Simulating the audio-visual asynchrony (AVA) is just one of those essential issues to be researched in the use of video signal along with the audio signal in the speech processing applications. AVA analysis dealswith the estimation of theasynchrony between audio andvisual speech signal produced during the articulation of phonemes and allophones. Just a few works of literature have discussed this specific dilemma that immediately reflects more exploration is needed to tackle this open research issue. An audio-visualMalayalam speech database containing of 50 phonemes along with 106 allophones of five indigenous speakers has been created. The listed visual information is made up of the complete facial area recorded in a frontal perspective.

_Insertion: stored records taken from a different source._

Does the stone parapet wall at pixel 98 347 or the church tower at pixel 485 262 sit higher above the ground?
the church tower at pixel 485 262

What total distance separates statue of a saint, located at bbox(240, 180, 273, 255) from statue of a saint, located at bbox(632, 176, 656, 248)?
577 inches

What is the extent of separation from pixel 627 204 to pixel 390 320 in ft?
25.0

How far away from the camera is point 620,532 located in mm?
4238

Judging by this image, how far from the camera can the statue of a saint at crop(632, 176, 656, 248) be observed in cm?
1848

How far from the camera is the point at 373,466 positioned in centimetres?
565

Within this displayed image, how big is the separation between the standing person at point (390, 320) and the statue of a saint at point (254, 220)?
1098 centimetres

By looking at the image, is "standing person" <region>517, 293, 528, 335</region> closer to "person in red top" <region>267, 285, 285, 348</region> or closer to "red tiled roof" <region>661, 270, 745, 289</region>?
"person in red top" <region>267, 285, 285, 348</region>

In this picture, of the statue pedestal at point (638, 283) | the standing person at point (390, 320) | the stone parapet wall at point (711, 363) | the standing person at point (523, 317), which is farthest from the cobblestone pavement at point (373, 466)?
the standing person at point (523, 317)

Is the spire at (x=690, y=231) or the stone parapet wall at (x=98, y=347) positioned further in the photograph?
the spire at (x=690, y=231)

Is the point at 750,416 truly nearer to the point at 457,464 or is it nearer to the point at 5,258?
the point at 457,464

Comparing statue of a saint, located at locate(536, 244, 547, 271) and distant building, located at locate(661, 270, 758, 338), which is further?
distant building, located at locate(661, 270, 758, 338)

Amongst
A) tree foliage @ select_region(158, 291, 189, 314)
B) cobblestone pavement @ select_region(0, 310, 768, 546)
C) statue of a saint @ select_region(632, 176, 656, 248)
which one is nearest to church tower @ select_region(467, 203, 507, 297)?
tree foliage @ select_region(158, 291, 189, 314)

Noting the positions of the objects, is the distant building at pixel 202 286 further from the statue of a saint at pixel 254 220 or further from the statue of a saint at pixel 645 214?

Time annotation of the audio and video signals is performed manually. Duration of audio signal and video signal of every phonemes and allophones are estimated from the time annotated audio visual database. Asynchrony is then estimated as their differences. Asynchrony analysis was performed individually for phonemes and allophones to underline the coarticulation effect. Multi modal speech recognition has greater accuracy than audio only speech recognition, especially in noisy environment. AVA plays a vital role in applications like multi modal speech recognition and synthesis, automatic redubbing, etc.
CITATION STYLE
Bibish Kumar, K. T., John, S., Muraleedharan, K. M., & Sunil Kumar, R. K. (2019). Audio-visual asynchrony in malayalam phonemes and allophones. International Journal of Recent Technology and Engineering, 8(3), 8359–8362. https://doi.org/10.35940/ijrte.C6468.098319
Mendeley helps you to discover research relevant for your work.